BEREITGESTELLTER AUSZUG:
# (unter)Navibox /div ein und ausblenden



## mcmarek (30. Juli 2004)

Ich möchte unter meine Menüzeile beim überfahren der Maus eine Box bzw ein Div bereich ein und ausblenden lassen...

Hab ein tabellenloses layout und würde gern auf JS verzichten...
ein Beispiel wie es aussehen sollte könnte:

http://www.media-meter.de/Home

Wie kann ich also per per Mausover/out und CSS das jeweiligen Untermenue 
ein oder ausblenden bzw sichtbarmachen?
Hat jemand ein Beispiel?


----------



## King Euro (3. August 2004)

http://css.fractatulum.net/sample/menu2format_demo.htm 

Frag mich aber bitte nicht, wie man da Links reinbekommt... .

Wenn es jemand weiß, bitte hier posten, ich versuche das nähmlich schon seit TAGEN!


----------



## Helge (4. August 2004)

Das geht leider mit CSS ( noch ) nicht, da der Internetexplorer das Pseudoelement :hover nur auf das <a> tag selber anwenden kann. 
Damit wäre jeder link im 'aufgeklappten' <a> mit der eigenschaft display: block ein <a> im <a> sprich: <a><a></a></a> und dass das nicht funktioniert könnt ihr sicher nachvollziehen
um also per link ein fenster mit weiteren links zu öffnen ist javascript nach wie vor unerlässlich und kann relativ einfach über onmouseover/out + js schnipsel der das visibility oder display attribut anspricht crossbrowser  zu lösen


----------

BEREITGESTELLTES MATERIAL:

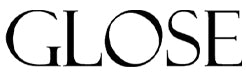Booster son glow avec 5 soins du visage en institut à Paris!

ARBEITSAUFTRAG:
Schreiben Sie aus dem Auszug die Stelle von „Ich möchte unter“ bis einschließlich „ausblenden bzw sichtbarmachen?“ wortgetreu ab. Das Material steht für sich und gehört nicht zum Auszug.

LÖSUNG:
Ich möchte unter meine Menüzeile beim überfahren der Maus eine Box bzw ein Div bereich ein und ausblenden lassen...

Hab ein tabellenloses layout und würde gern auf JS verzichten...
ein Beispiel wie es aussehen sollte könnte:

http://www.media-meter.de/Home

Wie kann ich also per per Mausover/out und CSS das jeweiligen Untermenue 
ein oder ausblenden bzw sichtbarmachen?